Я вкратце рассказал ей о своих опасениях, показал письмо. Она побледнела, но, сохраняя присутствие духа, сказала дрожащим голосом: «Спеши к Холмсу!.. Ты ему нужен и Господь храни вас обоих!.. Возьми револьвер!».
Я хотел было звонить в главное сыскное бюро, но не решился этого сделать, не узнав, в чем дело. Холмс, с его самолюбием, не простил бы мне фальшивой тревоги, которая могла его поставить в смешное положение.
Едва я выбежал из подъезда, как со мной столкнулся какой-то джентльмен, прекрасно одетый. Это столкновение было так неожиданно, что у меня с головы слетел цилиндр.
Едва я успел сообразить, в чем дело, как подбежал какой-то мальчишка, схватил мой цилиндр и исчез — словно в воду канул. Я посмотрел на господина, который стоял растерянный, тоже с обнаженной головой.
— У меня украли шляпу, — пробормотал он. — И у вас тоже? — учтиво осведомился он.
— Побежим догонять воров, — сказал он. — Я видел, как мальчишка с вашим цилиндром побежал туда, — и он махнул рукой в переулок, начинавшийся у моего дома. — А мою шляпу утащил вон тот оборванец… Я его догоню. Честь имею…
И джентльмен понесся в сторону, противоположную той, куда убежал мой цилиндр.
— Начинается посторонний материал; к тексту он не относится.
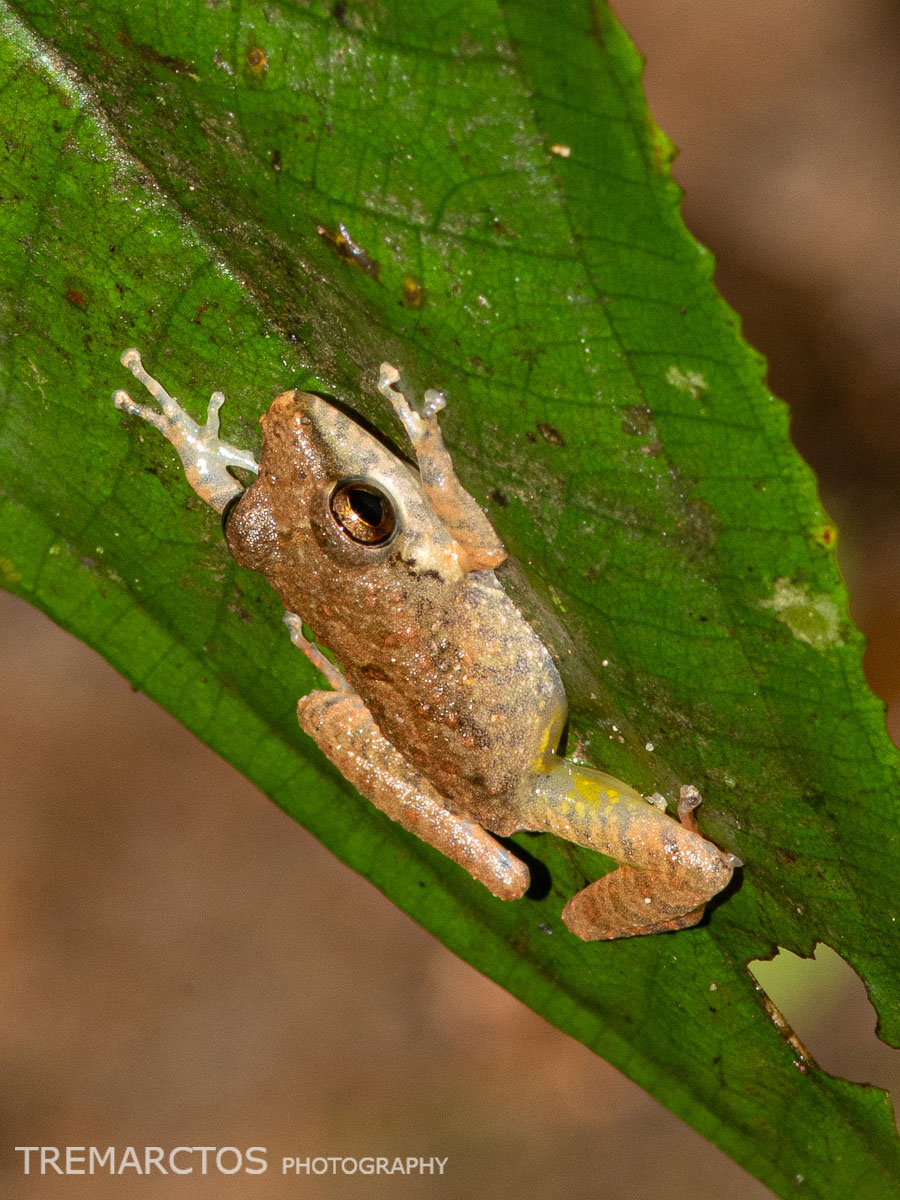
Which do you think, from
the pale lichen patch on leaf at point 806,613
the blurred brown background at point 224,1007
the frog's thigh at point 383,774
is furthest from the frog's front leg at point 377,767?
the blurred brown background at point 224,1007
Я сразу понял, что джентльмен — участник проделки с моим цилиндром. Но мне некогда было заниматься такими пустяками — надо было спешить к Холмсу.
— Возвращаться домой за шляпой, или ехать так? — подумал я, стоя у подъезда. После краткого колебания я решился ехать без шляпы.
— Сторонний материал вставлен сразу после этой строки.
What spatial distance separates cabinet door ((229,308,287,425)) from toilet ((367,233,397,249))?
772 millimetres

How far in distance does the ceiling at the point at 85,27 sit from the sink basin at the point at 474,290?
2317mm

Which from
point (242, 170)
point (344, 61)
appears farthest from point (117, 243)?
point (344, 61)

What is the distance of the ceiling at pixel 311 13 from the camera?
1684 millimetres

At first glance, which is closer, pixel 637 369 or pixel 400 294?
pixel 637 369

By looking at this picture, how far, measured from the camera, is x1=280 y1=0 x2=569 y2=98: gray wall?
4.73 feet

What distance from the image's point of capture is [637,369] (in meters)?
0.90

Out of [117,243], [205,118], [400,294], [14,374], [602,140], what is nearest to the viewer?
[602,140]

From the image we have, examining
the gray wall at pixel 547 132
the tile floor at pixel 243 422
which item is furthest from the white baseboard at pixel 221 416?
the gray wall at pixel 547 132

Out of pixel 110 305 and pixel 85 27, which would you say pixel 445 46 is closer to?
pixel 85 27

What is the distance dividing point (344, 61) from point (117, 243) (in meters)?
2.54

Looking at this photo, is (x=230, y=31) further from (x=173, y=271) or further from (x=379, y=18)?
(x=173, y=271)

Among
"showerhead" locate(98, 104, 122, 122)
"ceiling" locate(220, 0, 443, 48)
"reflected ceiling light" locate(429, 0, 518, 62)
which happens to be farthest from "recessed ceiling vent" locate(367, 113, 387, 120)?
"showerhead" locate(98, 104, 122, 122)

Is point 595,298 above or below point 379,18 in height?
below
Едва я сделал несколько шагов, как ко мне подкатил кэб и кэбмэн любезно предложил везти меня. Я занес уже ногу на подножку экипажа, но сразу отдернул ее — я понял, что экипаж был подослан преступниками. Я поспешно отскочил от кэба и побежал к трамваю. Кэбмэн свирепо плюнул в мою сторону, хлестнул лошадь и быстро скрылся.
Едва я добежал до трамвая, который только что подошел, как около площадки оказалась толпа каких-то джентльменов, которые все зараз упорно лезли в вагон. Произошла давка, и какой-то верзила подставил мне ножку, и я растянулся на мостовой. Не успел я подняться, как с меня сдернули левый ботинок и вдруг толпа рассеялась.
«Что делать? ехать к Холмсу без шляпы и ботинка?» Это было и смешно, и рискованно. Стоял январь… Возвращаться домой? Но ведь этого, по-видимому, и хотели преступники. Я решил ехать во что бы то ни стало. У Холмса были и цилиндры, и ботинки и костюмы. «У него переоденусь» — решил я и влез в трамвай. Я уселся, поджав под себя разутую ногу, а голову обвернул шарфом.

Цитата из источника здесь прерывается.